> [Task list]
1) Who are the authors listed in the cardiothoracic surgery mortality abstract?
2) Can you pick up the cardiothoracic surgery mortality abstract after its final sentence and keep writing it?

> [Provided passage]
Technical Factors Affecting Cardiothoracic Surgery Mortality in Australian Hospitals

  • #HC 01-O-6
  • The History and the Modern State of Cardiovascular and Thoracic Surgery
  • Oral

Technical Factors Affecting Cardiothoracic Surgery Mortality in Australian Hospitals

Justin Chan 1, Guy Maddern 2, Michael Worthington 1, Glenn McCulloch 3

Royal Adelaide Hospital, Adelaide, Australia; Basil Hetzel Institute, Adelaide, Australia; South Australian Audit of Perioperative Mortality, Adelaide, Australia;

Date, time and location: 2018.05.26 10:30, Press Hall, 2F



The outcomes following cardiothoracic surgery in Australia are amongst the best worldwide. Australia has an advantage of having a robust national surgical audit which examines cases of surgical mortality with independent peer review.

This study aims to examine and describe some of the technical factors that can influence cardiothoracic surgery mortality in Australian hospitals. In doing so, we hope to improve the experience of surgeons in avoiding pitfalls during surgery.

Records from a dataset
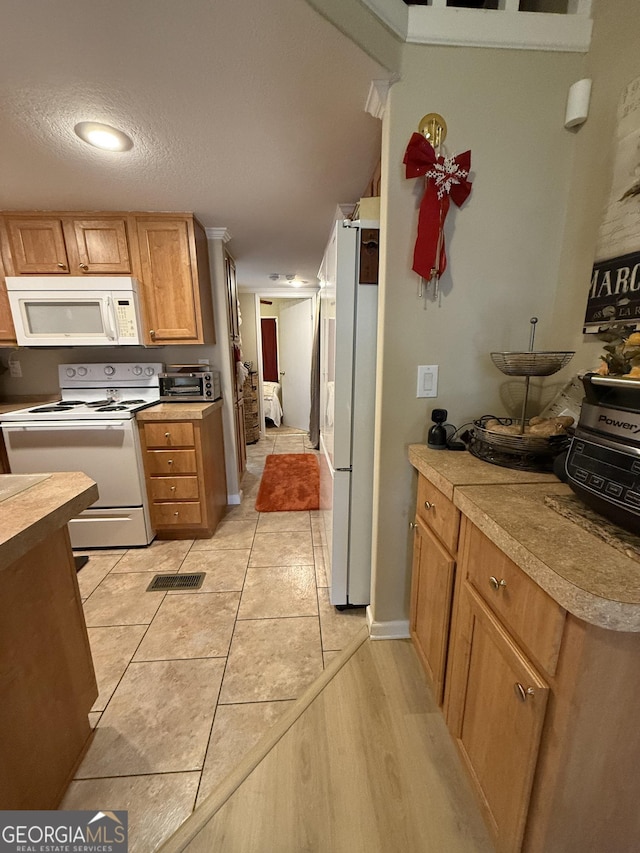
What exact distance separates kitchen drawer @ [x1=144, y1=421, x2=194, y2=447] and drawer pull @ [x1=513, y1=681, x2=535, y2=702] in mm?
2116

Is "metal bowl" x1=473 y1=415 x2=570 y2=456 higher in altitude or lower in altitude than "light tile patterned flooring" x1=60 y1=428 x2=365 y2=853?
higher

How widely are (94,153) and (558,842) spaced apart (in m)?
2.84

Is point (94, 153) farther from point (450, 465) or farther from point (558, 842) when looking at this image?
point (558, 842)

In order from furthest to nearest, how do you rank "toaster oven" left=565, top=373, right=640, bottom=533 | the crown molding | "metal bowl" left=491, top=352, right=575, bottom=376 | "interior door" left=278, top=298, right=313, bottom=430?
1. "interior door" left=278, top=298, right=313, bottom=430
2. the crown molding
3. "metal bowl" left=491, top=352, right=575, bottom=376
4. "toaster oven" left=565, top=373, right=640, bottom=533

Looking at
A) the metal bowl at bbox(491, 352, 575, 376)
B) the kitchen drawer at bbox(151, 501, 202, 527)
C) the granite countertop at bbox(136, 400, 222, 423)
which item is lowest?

> [Responses by task]
1) Justin Chan, Guy Maddern, Michael Worthington, Glenn McCulloch

2)
We performed a descriptive study of the Australasian and New Zealand Audit of Surgical Mortality (ANZASM) focussed on cardiothoracic surgery. All mortalities in participating hospitals were reviewed by an independent assessor.

740 cases were reviewed for a 7 year period from February 2009 through to December 2015. Potential issues related to intraoperative, technical issues were highlighted and are described.


Out of 740 cases analysed, a total of 241 technical issues were identified.

85 of these issues related to an injury to a structure during surgery. Common injuries were associated with redo surgery, and structures such as the right ventricle, aorta and previous bypass grafts were involved. Most structural injuries did not directly contribute to the patient’s death.

33 cases were reported of inadequate myocardial protection leading to right ventricular failure in the postoperative setting.

Several “classical” cardiac surgery catastrophes were also described, including 14 cases of aorto-ventricular disruption during mitral valve surgery, and 11 cases of intraoperative aortic dissection.


Although technical factors featured relatively highly in our review, in a majority of cases they did not directly result in patient death, or were deemed to be unavoidable by the assessor.

However, in a minority of cases, potentially preventable issues can be highlighted, which may provide valuable information to improve the conduct of surgery.